__ASSIGNED TASK__. This exercise asks for every line of the material that contains the word "standing".

__SUPPLIED RECORDS__.
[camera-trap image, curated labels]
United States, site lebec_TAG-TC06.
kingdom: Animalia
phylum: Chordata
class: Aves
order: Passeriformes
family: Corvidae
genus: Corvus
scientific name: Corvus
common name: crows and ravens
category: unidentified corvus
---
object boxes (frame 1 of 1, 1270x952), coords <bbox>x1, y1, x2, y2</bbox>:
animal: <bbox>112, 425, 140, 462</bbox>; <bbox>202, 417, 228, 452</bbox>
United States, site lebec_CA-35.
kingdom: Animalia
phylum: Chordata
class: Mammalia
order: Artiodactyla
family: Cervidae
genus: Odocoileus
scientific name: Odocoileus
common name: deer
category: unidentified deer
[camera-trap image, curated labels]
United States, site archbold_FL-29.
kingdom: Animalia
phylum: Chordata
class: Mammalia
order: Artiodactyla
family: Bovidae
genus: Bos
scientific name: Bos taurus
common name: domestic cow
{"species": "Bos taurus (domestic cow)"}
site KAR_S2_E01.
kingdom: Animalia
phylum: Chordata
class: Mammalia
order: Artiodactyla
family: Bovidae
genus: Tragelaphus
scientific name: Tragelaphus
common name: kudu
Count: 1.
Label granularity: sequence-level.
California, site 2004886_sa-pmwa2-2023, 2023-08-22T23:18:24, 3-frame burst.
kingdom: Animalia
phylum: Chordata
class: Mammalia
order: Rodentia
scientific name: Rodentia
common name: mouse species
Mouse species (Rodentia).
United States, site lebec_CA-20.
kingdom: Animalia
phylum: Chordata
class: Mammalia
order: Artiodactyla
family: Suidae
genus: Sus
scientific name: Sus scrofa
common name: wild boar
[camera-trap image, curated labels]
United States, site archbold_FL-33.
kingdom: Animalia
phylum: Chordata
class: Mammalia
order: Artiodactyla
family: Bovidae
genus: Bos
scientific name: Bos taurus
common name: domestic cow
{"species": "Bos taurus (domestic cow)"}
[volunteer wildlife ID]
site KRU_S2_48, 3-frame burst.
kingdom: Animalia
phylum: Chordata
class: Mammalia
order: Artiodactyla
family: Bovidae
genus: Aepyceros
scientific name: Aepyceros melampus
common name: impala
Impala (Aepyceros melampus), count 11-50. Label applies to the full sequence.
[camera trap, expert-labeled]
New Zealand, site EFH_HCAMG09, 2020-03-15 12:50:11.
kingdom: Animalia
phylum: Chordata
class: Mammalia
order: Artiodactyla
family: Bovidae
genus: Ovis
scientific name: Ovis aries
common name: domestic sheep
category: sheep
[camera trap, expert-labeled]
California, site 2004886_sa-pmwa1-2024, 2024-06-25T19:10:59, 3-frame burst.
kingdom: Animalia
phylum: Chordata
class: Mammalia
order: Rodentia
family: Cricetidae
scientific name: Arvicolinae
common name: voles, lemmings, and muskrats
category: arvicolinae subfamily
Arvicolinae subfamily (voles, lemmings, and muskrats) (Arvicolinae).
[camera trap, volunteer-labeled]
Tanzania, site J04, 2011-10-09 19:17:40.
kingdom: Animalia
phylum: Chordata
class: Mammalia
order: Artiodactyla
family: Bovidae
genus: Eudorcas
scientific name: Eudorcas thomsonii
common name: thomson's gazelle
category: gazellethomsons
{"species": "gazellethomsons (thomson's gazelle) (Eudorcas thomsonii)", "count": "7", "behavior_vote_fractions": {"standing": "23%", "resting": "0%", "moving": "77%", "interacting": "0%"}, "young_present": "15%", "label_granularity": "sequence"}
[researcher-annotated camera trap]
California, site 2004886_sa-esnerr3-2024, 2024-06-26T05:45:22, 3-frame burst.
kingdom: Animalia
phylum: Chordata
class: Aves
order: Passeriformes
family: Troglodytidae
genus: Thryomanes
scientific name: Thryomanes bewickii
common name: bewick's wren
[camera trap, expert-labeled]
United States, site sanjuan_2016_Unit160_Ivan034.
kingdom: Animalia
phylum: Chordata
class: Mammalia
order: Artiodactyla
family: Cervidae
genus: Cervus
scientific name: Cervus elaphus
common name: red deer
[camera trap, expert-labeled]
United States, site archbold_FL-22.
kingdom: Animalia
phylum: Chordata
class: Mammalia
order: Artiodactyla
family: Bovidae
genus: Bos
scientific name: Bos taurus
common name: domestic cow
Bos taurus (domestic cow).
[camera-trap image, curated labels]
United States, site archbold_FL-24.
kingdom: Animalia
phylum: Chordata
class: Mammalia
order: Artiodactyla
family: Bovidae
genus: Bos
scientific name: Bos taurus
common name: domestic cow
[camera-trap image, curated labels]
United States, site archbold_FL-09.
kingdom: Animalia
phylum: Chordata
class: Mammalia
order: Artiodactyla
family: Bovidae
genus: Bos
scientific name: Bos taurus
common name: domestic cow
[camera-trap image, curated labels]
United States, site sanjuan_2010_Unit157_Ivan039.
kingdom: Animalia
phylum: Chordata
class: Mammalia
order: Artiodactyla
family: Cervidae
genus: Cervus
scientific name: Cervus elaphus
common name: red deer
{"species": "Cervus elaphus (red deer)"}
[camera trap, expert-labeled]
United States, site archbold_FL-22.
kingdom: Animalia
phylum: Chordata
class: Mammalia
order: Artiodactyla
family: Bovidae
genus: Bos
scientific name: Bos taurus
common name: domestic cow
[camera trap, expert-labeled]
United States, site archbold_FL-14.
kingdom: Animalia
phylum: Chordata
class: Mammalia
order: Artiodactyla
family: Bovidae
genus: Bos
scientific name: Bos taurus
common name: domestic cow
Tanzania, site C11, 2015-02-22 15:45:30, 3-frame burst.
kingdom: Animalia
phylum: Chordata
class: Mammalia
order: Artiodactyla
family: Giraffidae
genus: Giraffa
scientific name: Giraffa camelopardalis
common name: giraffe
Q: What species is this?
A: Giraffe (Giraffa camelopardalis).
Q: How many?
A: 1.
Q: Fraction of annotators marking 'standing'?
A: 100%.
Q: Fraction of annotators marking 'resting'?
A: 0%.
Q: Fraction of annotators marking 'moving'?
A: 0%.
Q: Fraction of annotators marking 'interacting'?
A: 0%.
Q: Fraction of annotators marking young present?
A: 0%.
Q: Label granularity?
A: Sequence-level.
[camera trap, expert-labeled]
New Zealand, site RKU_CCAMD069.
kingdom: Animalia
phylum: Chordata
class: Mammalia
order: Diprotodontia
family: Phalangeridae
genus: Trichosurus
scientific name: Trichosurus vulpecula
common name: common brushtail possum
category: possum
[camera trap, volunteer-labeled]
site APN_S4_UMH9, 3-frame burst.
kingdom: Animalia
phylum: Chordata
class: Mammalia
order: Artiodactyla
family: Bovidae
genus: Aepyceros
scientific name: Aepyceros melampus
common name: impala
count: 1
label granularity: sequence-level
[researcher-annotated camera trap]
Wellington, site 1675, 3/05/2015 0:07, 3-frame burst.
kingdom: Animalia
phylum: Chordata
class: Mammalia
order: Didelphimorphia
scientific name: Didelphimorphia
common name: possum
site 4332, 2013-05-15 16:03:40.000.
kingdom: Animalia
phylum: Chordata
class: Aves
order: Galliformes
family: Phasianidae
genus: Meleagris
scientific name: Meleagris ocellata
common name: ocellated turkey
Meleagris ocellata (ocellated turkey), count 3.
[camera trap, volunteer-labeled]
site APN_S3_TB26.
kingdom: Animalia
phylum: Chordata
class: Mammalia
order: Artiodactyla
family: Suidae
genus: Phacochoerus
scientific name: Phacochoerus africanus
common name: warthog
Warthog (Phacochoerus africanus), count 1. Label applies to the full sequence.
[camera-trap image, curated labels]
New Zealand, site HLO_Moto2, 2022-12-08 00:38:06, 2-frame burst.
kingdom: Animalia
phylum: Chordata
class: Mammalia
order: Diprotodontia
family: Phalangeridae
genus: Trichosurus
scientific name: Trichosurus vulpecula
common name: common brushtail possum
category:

__OUTPUT FOR THIS EXERCISE__.
{"species": "gazellethomsons (thomson's gazelle) (Eudorcas thomsonii)", "count": "7", "behavior_vote_fractions": {"standing": "23%", "resting": "0%", "moving": "77%", "interacting": "0%"}, "young_present": "15%", "label_granularity": "sequence"}
Q: Fraction of annotators marking 'standing'?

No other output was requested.